(Aufgabe 1) Prüfe anhand des Seitenauszugs über Shields Date Garden, ob die folgenden Aussagen stimmen, und belege jede Antwort (Ja oder Nein) mit den entscheidenden Worten des Seitenauszugs als wörtlichem Zitat. (a) Dattelpalmen produzieren Pollen erst bei Temperaturen über 30 Grad. (b) Heute werden die Datteln mit Leitern geerntet, die an den Palmen montiert sind. (c) Im Coachella Valley gibt es weniger als 100 Farmen.
(Aufgabe 2) Gib aus dem Seitenauszug über Shields Date Garden den Abschnitt wortgetreu wieder, der mit den Worten „Nächster Halt, Indio“ anfängt und mit „natürlich Datteln produzieren.“ aufhört.

━━ Seitenauszug ━━

Nächster Halt, Indio California: Seit fast einem Jahrhundert ist Shields Date Garden ein Ort, an dem die Dattelkultur zelebriert wird.  Von dem Moment an, als wir durch die Türe des Shops laufen, sind wir umgeben von jedem erdenklichen Produkt, welches aus Datteln hergestellt werden kann. Die Datteln sind natürlich direkt hier gewachsen und wir lernen auch, dass es männliche und weibliche Dattelpalmen gibt. Pollen werden von den Pflanzen erst ab Temperaturen über 30 Grad produziert. Früher wurden die Datteln mit an die Palmen montierte Leitern gewonnen, heute kommen Hebebühnen zum Einsatz. Im ganzen Coachella Valley hat es über 300 Farmen, welche vor allem Zwiebeln, Baumwolle, Zitrusfrüchte in allen Variationen, Trauben und natürlich Datteln produzieren.

 

Mit einem grandiosen Dattel-Milkshake in der Hand schlendern wir durch den riesigen Palm Garden und setzen uns unterwegs auf eine Bank, welche direkt an einem wunderschönen Teich liegt. Mittlerweile finde ich 32 Grad gar nicht mehr so heiss, das ändert sich allerdings sofort, als ich den letzten Schluck des kühlen Shakes getrunken haben. Shiiiit, I’m boiling! Jawohl, natürlich kaufen wir auch Dattelprodukte (und ja auch für Dich, Lieblingsbruder)!

━━━
━━ Quellenmaterial ━━

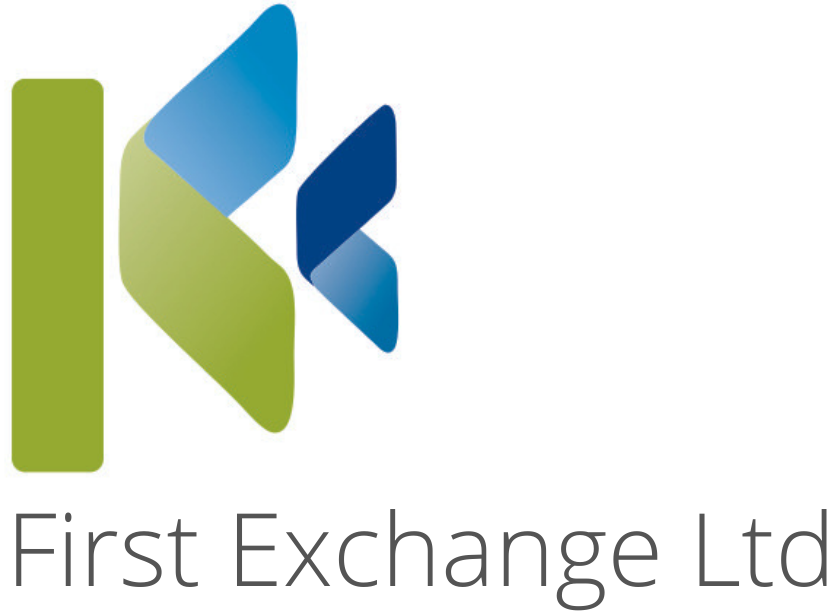 First Exchange Ltd Money Transfer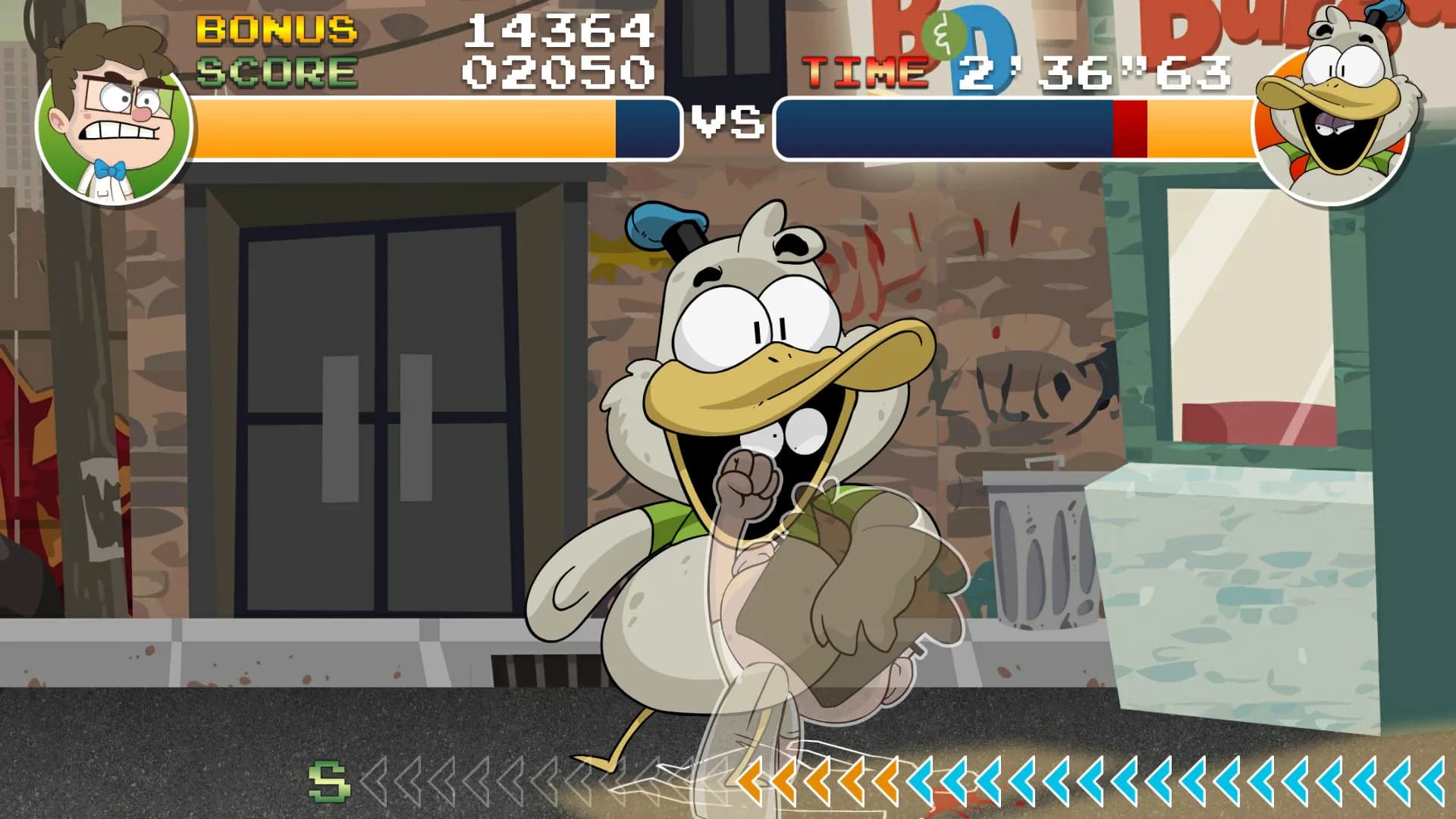 Indiecalypse görsel 8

━━━

(Lösung 1)
(a) Ja: „Pollen werden von den Pflanzen erst ab Temperaturen über 30 Grad produziert.“
(b) Nein: „heute kommen Hebebühnen zum Einsatz.“
(c) Nein: „Im ganzen Coachella Valley hat es über 300 Farmen“

(Lösung 2)
Nächster Halt, Indio California: Seit fast einem Jahrhundert ist Shields Date Garden ein Ort, an dem die Dattelkultur zelebriert wird.  Von dem Moment an, als wir durch die Türe des Shops laufen, sind wir umgeben von jedem erdenklichen Produkt, welches aus Datteln hergestellt werden kann. Die Datteln sind natürlich direkt hier gewachsen und wir lernen auch, dass es männliche und weibliche Dattelpalmen gibt. Pollen werden von den Pflanzen erst ab Temperaturen über 30 Grad produziert. Früher wurden die Datteln mit an die Palmen montierte Leitern gewonnen, heute kommen Hebebühnen zum Einsatz. Im ganzen Coachella Valley hat es über 300 Farmen, welche vor allem Zwiebeln, Baumwolle, Zitrusfrüchte in allen Variationen, Trauben und natürlich Datteln produzieren.